Extracted data entries:

###

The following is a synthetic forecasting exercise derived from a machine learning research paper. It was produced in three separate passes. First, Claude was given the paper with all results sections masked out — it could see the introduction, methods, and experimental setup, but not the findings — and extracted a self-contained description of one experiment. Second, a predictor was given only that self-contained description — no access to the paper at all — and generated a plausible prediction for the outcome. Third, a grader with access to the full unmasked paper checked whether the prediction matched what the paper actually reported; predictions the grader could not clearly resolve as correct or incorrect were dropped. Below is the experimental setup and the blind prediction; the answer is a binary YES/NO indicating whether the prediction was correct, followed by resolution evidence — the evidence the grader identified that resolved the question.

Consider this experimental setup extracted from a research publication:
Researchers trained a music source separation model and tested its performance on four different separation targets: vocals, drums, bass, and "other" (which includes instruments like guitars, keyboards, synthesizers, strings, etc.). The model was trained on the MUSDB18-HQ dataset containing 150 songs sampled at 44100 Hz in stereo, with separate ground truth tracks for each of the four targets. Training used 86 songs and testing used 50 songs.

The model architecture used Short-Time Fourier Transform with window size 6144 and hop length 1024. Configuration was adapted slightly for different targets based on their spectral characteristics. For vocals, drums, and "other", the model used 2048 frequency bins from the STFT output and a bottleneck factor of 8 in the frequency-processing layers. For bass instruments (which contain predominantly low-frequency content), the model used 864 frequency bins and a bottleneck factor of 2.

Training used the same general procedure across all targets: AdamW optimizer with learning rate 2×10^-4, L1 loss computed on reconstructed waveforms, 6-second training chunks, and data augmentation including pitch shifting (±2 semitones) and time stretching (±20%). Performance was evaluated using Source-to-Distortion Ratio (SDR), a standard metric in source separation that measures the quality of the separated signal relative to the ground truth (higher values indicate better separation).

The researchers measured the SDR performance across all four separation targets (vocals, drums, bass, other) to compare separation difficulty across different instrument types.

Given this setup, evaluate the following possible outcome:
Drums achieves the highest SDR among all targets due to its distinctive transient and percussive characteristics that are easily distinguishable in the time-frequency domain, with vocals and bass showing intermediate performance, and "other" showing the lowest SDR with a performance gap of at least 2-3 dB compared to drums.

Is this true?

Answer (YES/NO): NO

###

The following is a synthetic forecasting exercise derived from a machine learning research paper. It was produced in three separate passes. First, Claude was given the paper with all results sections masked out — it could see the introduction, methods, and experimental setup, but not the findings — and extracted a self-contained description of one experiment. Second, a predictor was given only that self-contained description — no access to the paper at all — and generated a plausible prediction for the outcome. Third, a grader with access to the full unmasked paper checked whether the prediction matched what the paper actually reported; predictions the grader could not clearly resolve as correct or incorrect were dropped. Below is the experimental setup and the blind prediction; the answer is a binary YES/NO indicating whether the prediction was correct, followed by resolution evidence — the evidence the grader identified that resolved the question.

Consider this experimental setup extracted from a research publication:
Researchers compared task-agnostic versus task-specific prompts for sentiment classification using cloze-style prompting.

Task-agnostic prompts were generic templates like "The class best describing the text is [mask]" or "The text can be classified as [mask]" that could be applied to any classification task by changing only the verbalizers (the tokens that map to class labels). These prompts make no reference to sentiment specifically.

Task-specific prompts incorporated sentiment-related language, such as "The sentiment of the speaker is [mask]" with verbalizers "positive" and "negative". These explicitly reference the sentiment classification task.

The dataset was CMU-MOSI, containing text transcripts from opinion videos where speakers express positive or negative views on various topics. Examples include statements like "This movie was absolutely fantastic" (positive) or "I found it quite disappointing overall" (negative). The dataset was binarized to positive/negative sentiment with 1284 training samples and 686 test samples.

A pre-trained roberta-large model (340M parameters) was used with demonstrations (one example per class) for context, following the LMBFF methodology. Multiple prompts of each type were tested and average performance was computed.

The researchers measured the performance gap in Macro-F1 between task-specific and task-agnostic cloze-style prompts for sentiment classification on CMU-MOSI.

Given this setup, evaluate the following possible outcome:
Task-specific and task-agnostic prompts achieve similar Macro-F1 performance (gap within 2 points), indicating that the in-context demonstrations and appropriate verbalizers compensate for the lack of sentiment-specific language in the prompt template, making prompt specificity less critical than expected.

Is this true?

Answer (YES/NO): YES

###

:: Activity ::
Locate the lines above that hold the word "cloze". Show every one of them.

:: Result of this task ::
Researchers compared task-agnostic versus task-specific prompts for sentiment classification using cloze-style prompting.
The researchers measured the performance gap in Macro-F1 between task-specific and task-agnostic cloze-style prompts for sentiment classification on CMU-MOSI.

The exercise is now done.